Paderno Dugnano, 27 marzo 2014 - «Esigenze cautelari affievolite» per il vice direttore dell’ufficio postale di Paderno. Tradotto, Walter La Coce (accusato insieme al direttore Vincenzo Bosco di concorso nell’esercizio abusivo dell’attività finanziaria e corruzione) da sabato non è più agli arresti domiciliari.

Resta l’obbligo di dimora per evitare che inquinino le prove. L’ha deciso il Riesame, che ha accolto l’istanza presentata dall’avvocato. Le indagini, i confronti incrociati, i rilievi degli inquirenti, però, vanno avanti. Sono da approfondire il legame tra le attività della banca delle cosche, sgominata a Seveso ai primi di marzo nell’operazione Tibet (quaranta persone coinvolte, in carcere o ai domiciliari) e le operazioni finanziare autorizzate tra ottobre 2011 e maggio 2013 dai due dirigenti di Poste Italiane, che sono anche stati sospesi dal servizio.

La Coce conta di poter rientrare presto in servizio: da pochi giorni è tornato a respirare, ricevendo «la solidarietà di tantissime persone, colleghi, concittadini». E racconta: «Mi accusano di aver fatto prelievi superiori alla disponibilità dei conti correnti, ma questo non è vero né possibile». Certo, quei visi li conosceva, quegli imprenditori così pieni di denaro contante gli avevano ispirato qualche dubbio, «ma tecnicamente tutto quello che facevano era legittimo».

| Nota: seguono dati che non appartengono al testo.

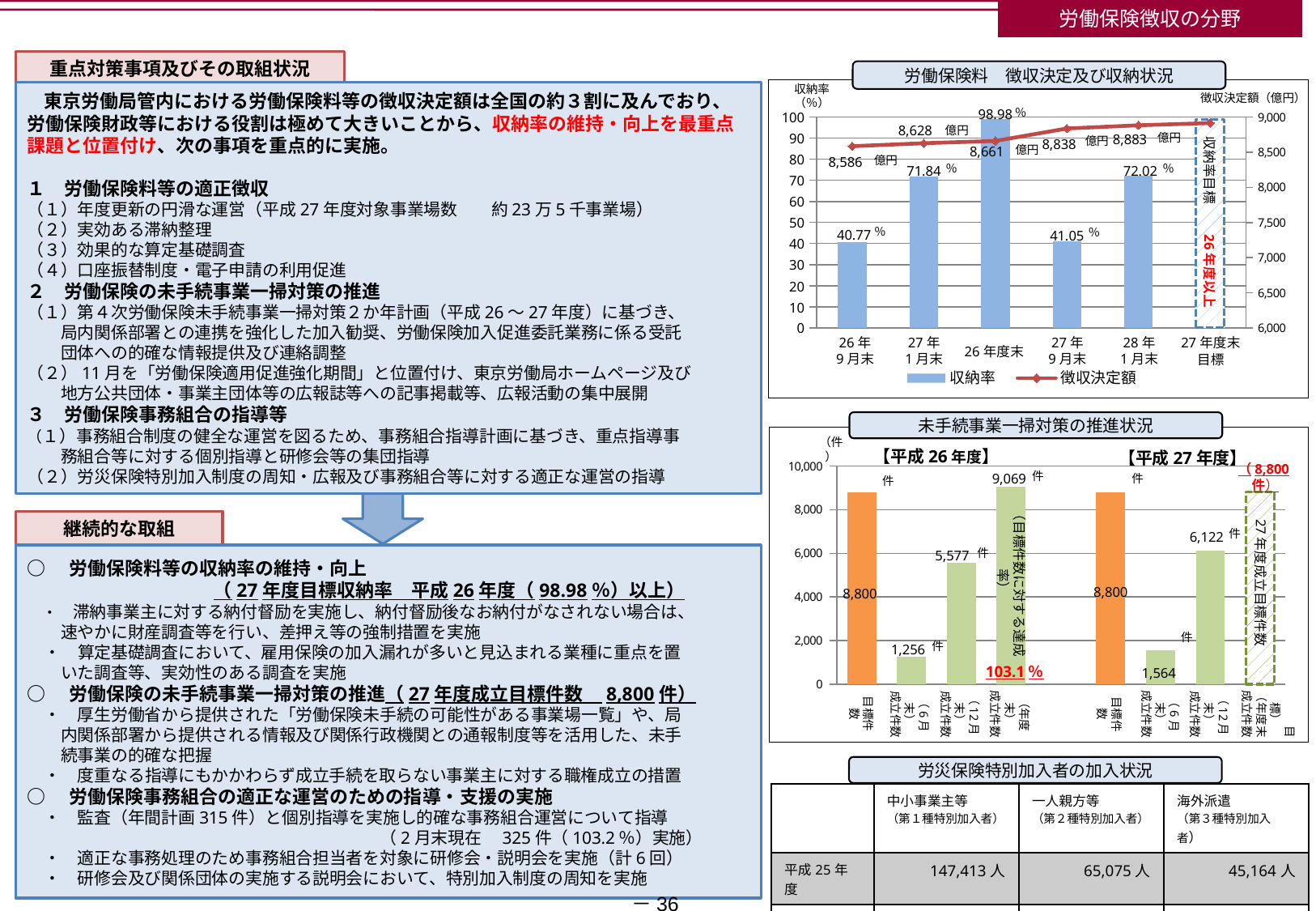
In the chart titled 未手続事業一掃対策の推進状況, what is the 目標件数 for 平成27年度? 8,800 In the chart titled 労働保険料 徴収決定及び収納状況, what is the 収納率 at 26年度末? 98.98% In the chart titled 未手続事業一掃対策の推進状況, what is the 成立件数 at 年度末 for 平成26年度? 9,069件 In the chart titled 労働保険料 徴収決定及び収納状況, what is the difference in 徴収決定額 between 27年9月末 and 26年9月末? 252億円 In the chart titled 労働保険料 徴収決定及び収納状況, what is the 徴収決定額 at 28年1月末? 8,883億円 In the chart titled 未手続事業一掃対策の推進状況, what is the 成立件数 at 12月末 for 平成27年度? 6,122件 In the chart titled 未手続事業一掃対策の推進状況, what is the difference between the 成立件数 at 12月末 for 平成27年度 and for 平成26年度? 545件 In the chart titled 未手続事業一掃対策の推進状況, which is larger: the 成立件数 at 6月末 for 平成26年度 or for 平成27年度? 平成27年度 In the chart titled 労働保険料 徴収決定及び収納状況, does the 徴収決定額 line rise or fall from 26年9月末 to 28年1月末? rise In the chart titled 労働保険料 徴収決定及び収納状況, what is the 収納率 at 27年9月末? 41.05% In the chart titled 労働保険料 徴収決定及び収納状況, which of the labelled periods has the lowest 収納率? 26年9月末 In the chart titled 労働保険料 徴収決定及び収納状況, how many series does the legend list? 2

La ricostruzione dei pm Giuseppe D’Amico e Ilda Boccassini racconta di rapporti opachi, prelievi e versamenti disinvolti, buste bianche, «panettoni» e favori. Secondo l’accusa, il presunto capoclan Giuseppe «Pino» Pensabene e i suoi accoliti in Brianza gestivano il riciclaggio dei proventi delle attività illecite attraverso aziende di copertura che effettuavano versamenti e prelievi importanti proprio in uffici postali più o meno compiacenti (a Paderno ma anche a Desio, Cinisello, Rho, Cesano Maderno, Seveso, Seregno).

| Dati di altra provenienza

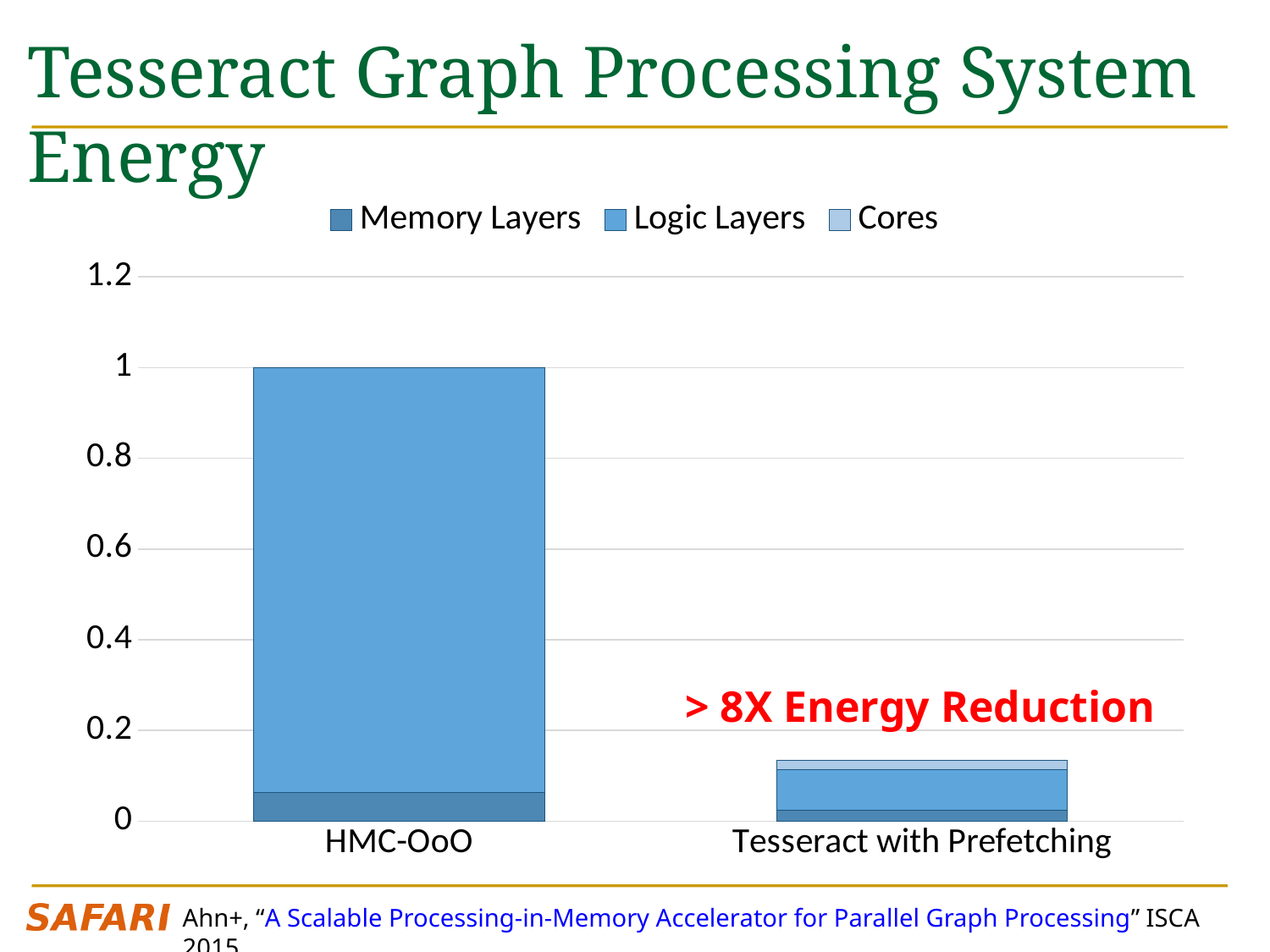
Which category has the highest total energy? HMC-OoO Do the total bar values rise or fall from left to right along the x axis? fall Is the Memory Layers value for HMC-OoO greater or less than 0.2? less What kind of chart is shown on the slide? bar chart What is the total height of the stacked bar for HMC-OoO? 1 Which category has the lowest total energy? Tesseract with Prefetching Which has a larger total bar, HMC-OoO or Tesseract with Prefetching? HMC-OoO Is the total value for Tesseract with Prefetching greater or less than 0.2? less What are the three series listed in the legend? Memory Layers, Logic Layers, Cores How many categories are shown on the x axis? 2 How many series does the legend list? 3 What does the red annotation on the chart say? > 8X Energy Reduction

Botte da centomila euro. Sfruttavano le falle del sistema antiriciclaggio («in tutte le Poste d’Italia hanno un unico centro e ne arrivano di segnalazioni, di cose. Quindi è molto ma molto difficile che ci beccano proprio a noi», ragionava Pensabene nel febbraio 2012) ma, sempre secondo l’accusa, anche oliando la macchina.

Nel caso padernese, soldi (da 400 a mille euro) o piccole regalìe per il disturbo. Nelle intercettazioni emerge come Bosco e La Coce usassero chiamare gli uomini di Pensabene, ufficialmente titolari di attività edili, per avvisarli dell’arrivo del denaro contante: «Ma tu oggi non passi? Perché c’ho un po’ di roba», cioè di soldi, chiedeva La Coce a Nuccio Bovini (anche lui arrestato).

«È prassi chiamare i clienti degli sportelli Poste Imprese perché non abbiamo mai tutto quel contante in cassa, bisogna ordinarlo», si difende La Coce dalla sua casa di Nova Milanese. I pm lo accusano di aver ricevuto 400 euro e un lavoro edile da una delle aziende collegate al clan come ringraziamento per aver chiuso un occhio: «Col mio avvocato proverò che non è così. Mi hanno descritto come un banchiere della ’ndrangheta, mi hanno sconvolto la vita».